Definitely, do what works for you at that time.

------
onion2k
_But... it 's not the 100% capacity I know I can exhibit._

That'll be the 100% capacity that you did for a while and it burnt you out,
right?

No one can work at "100% capacity" forever. You need to rest, to relax, and to
do things that aren't work and aren't "productive". That downtime is
recuperative and informative. As counterproductive as it might sound, taking
time away from your computer to do other things makes you a better developer.

Working at what feels like 90% all the time is better than working at 100% for
6 months and then working at 40% for the following 6 months when you're burnt
out.

------
Outdoorsman
This can be a crazy profession that will willingly chew people up...

Realize that....when money's to be made some will drive you until you can no
longer function....

There's a lot to life...part of it is fast-lane, part of it is slow-
lane...different parts have their purpose...

What matters is which lane is right for you right now...choose wisely, and
take care of yourself...

------
sharmi
If travelling is not your cup of tea, doing a little creative art work ( or
anything that can be done is a short time and have a tangible result to show
for it) can do wonders.

One of the causes of burnout is putting in long hours to finish something that
later amounts to nothing (because it never gets released or the end product is
much below your expectations). All work and no satisfaction.

In such cases, small work that can be accomplished in a few hours can give
back the oomph factor and infuse some energy into one's life. Glass painting
worked marvels for me. Nowadays I find it fun to just take my time and colour
a picture with crayons :) Yep I have kids.

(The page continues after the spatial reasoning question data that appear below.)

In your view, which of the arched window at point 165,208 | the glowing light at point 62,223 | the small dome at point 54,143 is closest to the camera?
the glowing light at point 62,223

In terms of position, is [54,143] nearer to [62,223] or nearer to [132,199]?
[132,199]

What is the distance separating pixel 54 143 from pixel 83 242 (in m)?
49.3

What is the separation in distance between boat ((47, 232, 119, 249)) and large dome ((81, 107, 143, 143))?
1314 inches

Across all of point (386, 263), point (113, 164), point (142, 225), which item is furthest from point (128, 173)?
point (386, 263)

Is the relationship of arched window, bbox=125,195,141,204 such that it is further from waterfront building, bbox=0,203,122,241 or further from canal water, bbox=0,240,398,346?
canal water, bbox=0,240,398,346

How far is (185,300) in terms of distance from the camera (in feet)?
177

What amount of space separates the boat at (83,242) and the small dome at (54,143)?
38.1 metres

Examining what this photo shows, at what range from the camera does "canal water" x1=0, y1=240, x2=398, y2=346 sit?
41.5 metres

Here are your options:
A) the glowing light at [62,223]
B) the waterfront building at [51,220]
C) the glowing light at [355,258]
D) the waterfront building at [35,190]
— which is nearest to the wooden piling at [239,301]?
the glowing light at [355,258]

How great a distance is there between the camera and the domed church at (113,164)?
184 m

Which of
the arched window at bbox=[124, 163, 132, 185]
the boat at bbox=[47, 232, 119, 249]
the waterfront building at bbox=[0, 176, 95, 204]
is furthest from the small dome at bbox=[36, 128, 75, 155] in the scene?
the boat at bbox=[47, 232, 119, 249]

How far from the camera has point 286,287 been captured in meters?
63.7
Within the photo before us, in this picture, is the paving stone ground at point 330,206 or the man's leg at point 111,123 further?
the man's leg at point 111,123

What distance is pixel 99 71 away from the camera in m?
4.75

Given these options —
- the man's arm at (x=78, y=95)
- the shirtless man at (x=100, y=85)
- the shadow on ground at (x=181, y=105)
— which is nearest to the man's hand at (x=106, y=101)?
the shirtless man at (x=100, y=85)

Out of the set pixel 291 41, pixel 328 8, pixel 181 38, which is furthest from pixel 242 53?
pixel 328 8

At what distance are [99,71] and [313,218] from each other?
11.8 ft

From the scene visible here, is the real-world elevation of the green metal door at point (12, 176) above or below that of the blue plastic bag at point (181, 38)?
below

A cross country hike or some carpentry maybe?

------
greeneyedpea81
I am currently in the same position you are in except with school. I love
learning but I am burned out from reading chapters on top of chapters and
writing "novels". My brain is definitely on strike and the quality of work I
am producing is not the best. Not to mention, I am averging about 3 to 4 hours
of sleep a night.

I decided to take a break for a few months after this last class I am in. I
did not want to, however at this point it is very necessary. I can't wait to
just do nothing for a day or two.

I hope you find balance and are able to find some time to step away from
everything to reset.

------
cabraca
you are like a battery. if you need to work 100%, you also need time to
recharge. take a vacation, without laptop, without phone, far away from tech.
take some friends with your and just clear your head.

------
911
same